EXERCISE A: Reproduce the passage on private-car service between "if a low rate" and "of relative justice.", inclusive.

SUPPLIED TEXT:
-*-*-

The Commission said that the regulating statute is opposed to every species of favoritism and seeks to secure like treatment for all persons in like relations to the carrier. The defendant might lawfully decline to haul private cars at all, or it might haul private cars of one class and refuse to haul others of a wholly different class; but if it should transport private cars of any class, it must in like manner and upon like terms transport all private cars occupied for the same or similar purposes.

Where the differences in cost or character of service are substantial, either in the work performed by the carrier or in its utility and value to the person served, a fair relation of rates, it was held, meets the carrier's obligation.

It was further ruled that, in comparison with the private-car service more or less frequently performed by the carrier for pleasure seekers and theatrical companies, the service demanded by the complainant was dissimilar and unusual to such a degree that to require from him. greater compensation, or to refuse his car altogether, would not subject him to unlawful discrimination or disadvantage.

In determining whether it would in any case transport complainant's car or others of that class we said that the defendant might properly take into account the effect of the practice upon the interests and localities it serves, but that the right of the complainant to have his car hauled did not depend upon the wishes of his business rivals, nor could the compensation to be paid by him be justly conditioned upon the routing of his freight traffic.

Rates may be fair and reasonable for the service rendered, and, from the carrier's standpoint, justly related to other charges; and yet

if a low rate is granted upon conditions with which only a few can comply (e. g., a charge below the ordinary carload rates for shipments of a hundred or a thousand carloads), that rate is presumably unfair and wrongfully prejudicial to all other shippers of like traffic, because they are practically unable to meet the terms upon which it is offered. This principle, the Commission said, may properly be considered with reference to the class of cars employed by the complainant, which only a limited number of dealers can afford to use for reaching their customers and exhibiting their wares. In the competitive struggle to supply consuming markets neither contestant should be favored through the facilities furnished or the rates enforced by public carriers. This, we said, is at once the aim of the law and the requirement of relative justice.

-*-*-

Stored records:
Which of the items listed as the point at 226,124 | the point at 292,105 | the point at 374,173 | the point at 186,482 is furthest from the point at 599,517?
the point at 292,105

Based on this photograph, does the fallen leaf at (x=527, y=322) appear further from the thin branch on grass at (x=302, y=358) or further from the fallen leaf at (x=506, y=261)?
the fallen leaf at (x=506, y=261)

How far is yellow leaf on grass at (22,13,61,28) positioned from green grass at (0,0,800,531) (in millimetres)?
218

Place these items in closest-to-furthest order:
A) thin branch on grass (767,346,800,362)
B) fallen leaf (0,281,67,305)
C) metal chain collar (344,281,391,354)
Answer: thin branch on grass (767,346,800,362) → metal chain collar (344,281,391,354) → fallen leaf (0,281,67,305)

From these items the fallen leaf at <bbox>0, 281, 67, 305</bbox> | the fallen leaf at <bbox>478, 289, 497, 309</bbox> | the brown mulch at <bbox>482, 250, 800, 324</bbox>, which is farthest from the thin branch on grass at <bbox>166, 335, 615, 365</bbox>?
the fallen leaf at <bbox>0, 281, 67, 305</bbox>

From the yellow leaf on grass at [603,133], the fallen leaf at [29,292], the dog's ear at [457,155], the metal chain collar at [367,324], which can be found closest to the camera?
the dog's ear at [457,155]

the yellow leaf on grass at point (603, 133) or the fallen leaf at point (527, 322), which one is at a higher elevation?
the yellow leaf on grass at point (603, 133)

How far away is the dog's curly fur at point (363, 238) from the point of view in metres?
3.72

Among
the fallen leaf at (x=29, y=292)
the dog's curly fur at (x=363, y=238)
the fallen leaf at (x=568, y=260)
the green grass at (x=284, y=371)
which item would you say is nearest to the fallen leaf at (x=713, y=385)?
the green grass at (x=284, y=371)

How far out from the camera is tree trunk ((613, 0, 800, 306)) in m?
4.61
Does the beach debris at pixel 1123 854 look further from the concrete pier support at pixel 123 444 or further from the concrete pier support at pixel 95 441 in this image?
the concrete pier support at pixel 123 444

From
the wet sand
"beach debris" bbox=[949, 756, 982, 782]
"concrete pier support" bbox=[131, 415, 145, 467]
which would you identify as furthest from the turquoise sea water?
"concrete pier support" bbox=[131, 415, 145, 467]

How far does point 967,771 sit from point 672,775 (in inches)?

-*-*-

EXERCISE B: Please write out the records, from their first line through the line holding "Answer: thin branch", inclusive, and nothing more.

FINAL ANSWER A:
if a low rate is granted upon conditions with which only a few can comply (e. g., a charge below the ordinary carload rates for shipments of a hundred or a thousand carloads), that rate is presumably unfair and wrongfully prejudicial to all other shippers of like traffic, because they are practically unable to meet the terms upon which it is offered. This principle, the Commission said, may properly be considered with reference to the class of cars employed by the complainant, which only a limited number of dealers can afford to use for reaching their customers and exhibiting their wares. In the competitive struggle to supply consuming markets neither contestant should be favored through the facilities furnished or the rates enforced by public carriers. This, we said, is at once the aim of the law and the requirement of relative justice.

FINAL ANSWER B:
Which of the items listed as the point at 226,124 | the point at 292,105 | the point at 374,173 | the point at 186,482 is furthest from the point at 599,517?
the point at 292,105

Based on this photograph, does the fallen leaf at (x=527, y=322) appear further from the thin branch on grass at (x=302, y=358) or further from the fallen leaf at (x=506, y=261)?
the fallen leaf at (x=506, y=261)

How far is yellow leaf on grass at (22,13,61,28) positioned from green grass at (0,0,800,531) (in millimetres)?
218

Place these items in closest-to-furthest order:
A) thin branch on grass (767,346,800,362)
B) fallen leaf (0,281,67,305)
C) metal chain collar (344,281,391,354)
Answer: thin branch on grass (767,346,800,362) → metal chain collar (344,281,391,354) → fallen leaf (0,281,67,305)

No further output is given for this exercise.